Bingo stopped at the corner. While waiting for traffic, he put the letter in his pocket. Then he picked up Misty so they could cross the street. He had already learned that Misty was so afraid of cars she tried to run under them for safety. Above all, he did not want to have to say to Billy Wentworth, “Remember that dog I was keeping for you? Well, she got run over.”
He put Misty down on the sidewalk, and they continued walking.
Bingo said, “Misty, I could never go to Bixby. For one thing, my mom wouldn’t let me. And also, Misty, I don’t particularly want to go.
“Oh, I wouldn’t mind going somewhere. I like to travel. A plane ride, even a train or bus trip would probably do me a lot of good right now.”
He paused before he went on. “What I wouldn’t like would be getting there … being there …”
He stumbled and gasped. Misty came to the end of her leash and looked around, her wet eyes startled.
“Oh, Misty,” he said.
He clasped his free hand over his heart.
Now Bingo realized what had happened to him. He realized what the terrible, empty void was.
He looked up at the sky as if the answer had come directly from there.
Of course he was empty!
He had every right to feel empty!
He would be an inhuman beast if he didn’t feel empty!
“Misty,” Bingo said with infinite sadness. “I am no longer in love.”
Misty was looking back at him, holding eye contact. Her tail trembled.
“I don’t know how it happened. How could a person be in love for eternity, no, for infinity, and then”—he shrugged helplessly—“then,
nothing.”
Misty waited.
“This is the first time in six, no, seven months that I’ve been without a real burning desire, and I don’t use that word ‘burning’ lightly. No wonder I’ve been feeling terrible. I’m the kind of person who has to have a burning desire.”
He picked Misty up and tucked her under his arm for comfort.
“Perhaps I won’t have any trouble falling in love again. After all, one time I fell in love with three girls in ten minutes, and my dad still falls in love at drug stores and supermarkets. I got the gene from him.
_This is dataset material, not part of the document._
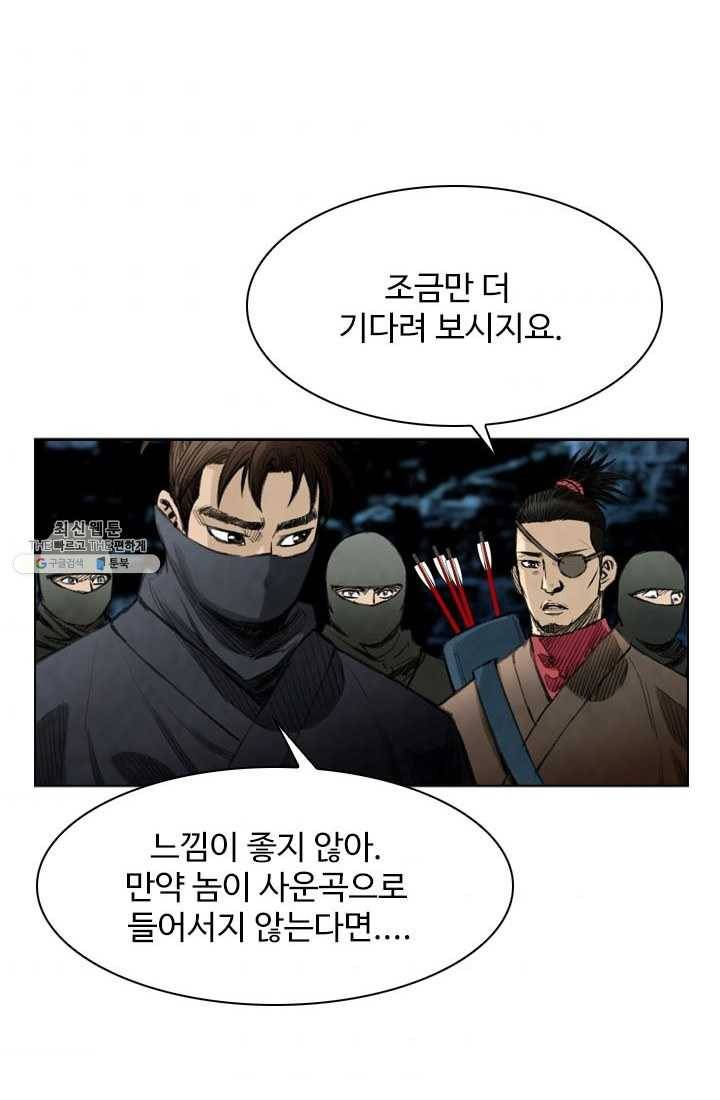 천하제일살수 33화 41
“But, Misty, would anybody other than Melissa fall in love with me? Having Melissa fall in love with me was pretty much a miracle, to be honest with you, and how many miracles happen to a person in one lifetime?”
The Bi-Lo doors parted, and Bingo entered the store. He walked purposefully through Produce, Dairy Products, and Cold Cuts.
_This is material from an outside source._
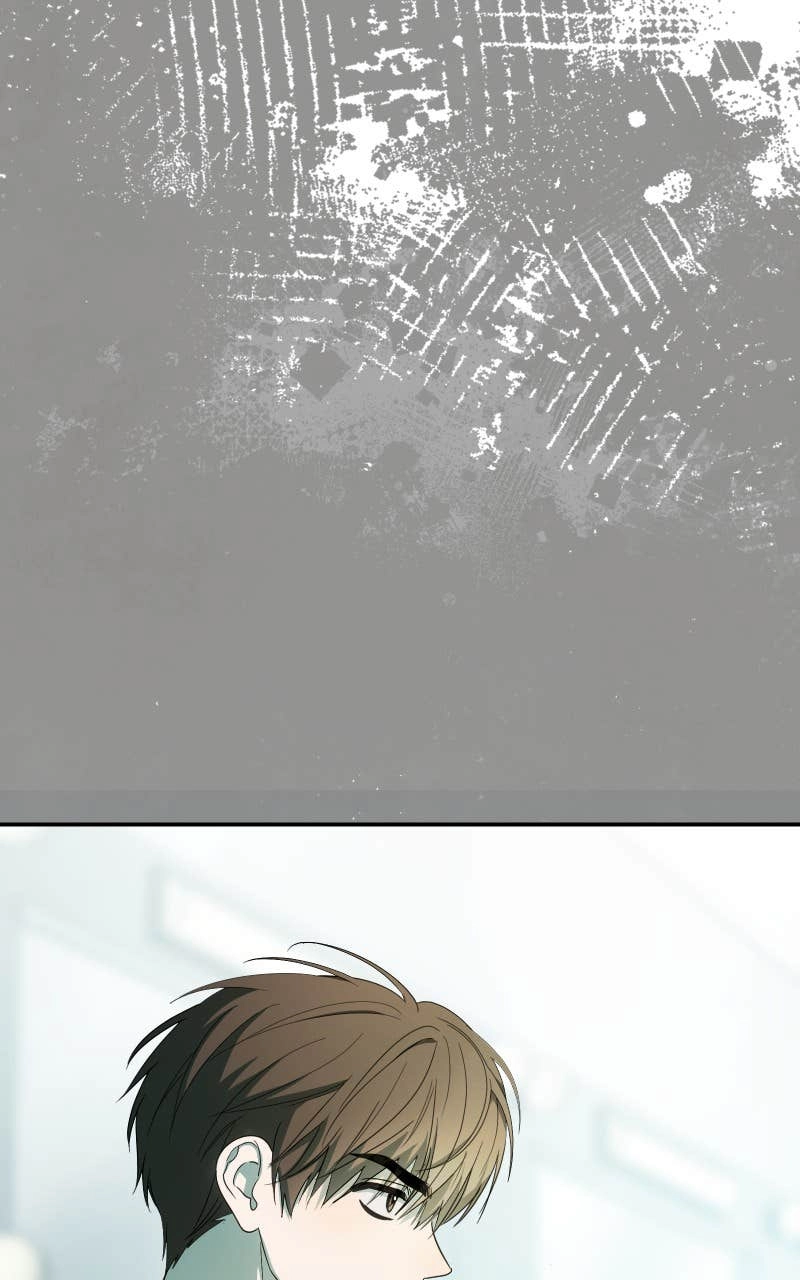 My Comeback as the Youngest Member Chapter 57 - Page 73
“I must do one thing before I get the noodles. I want to go to the cookie aisle and smell the gingersnaps. This is a test, Misty. Because if I don’t feel like calling Melissa when I smell gingersnaps, then I’ll know for sure. See, the first time I rode in a car with Melissa—our substitute teacher was taking us to the hospital to visit Mr. Mark—as we got in the car, Melissa brushed against me, and I smelled gingersnaps. Ever since then …”
Bingo trailed off and reached for the gingersnap box. He took it down and stood looking at the picture of the round, cheerful, brown cookies.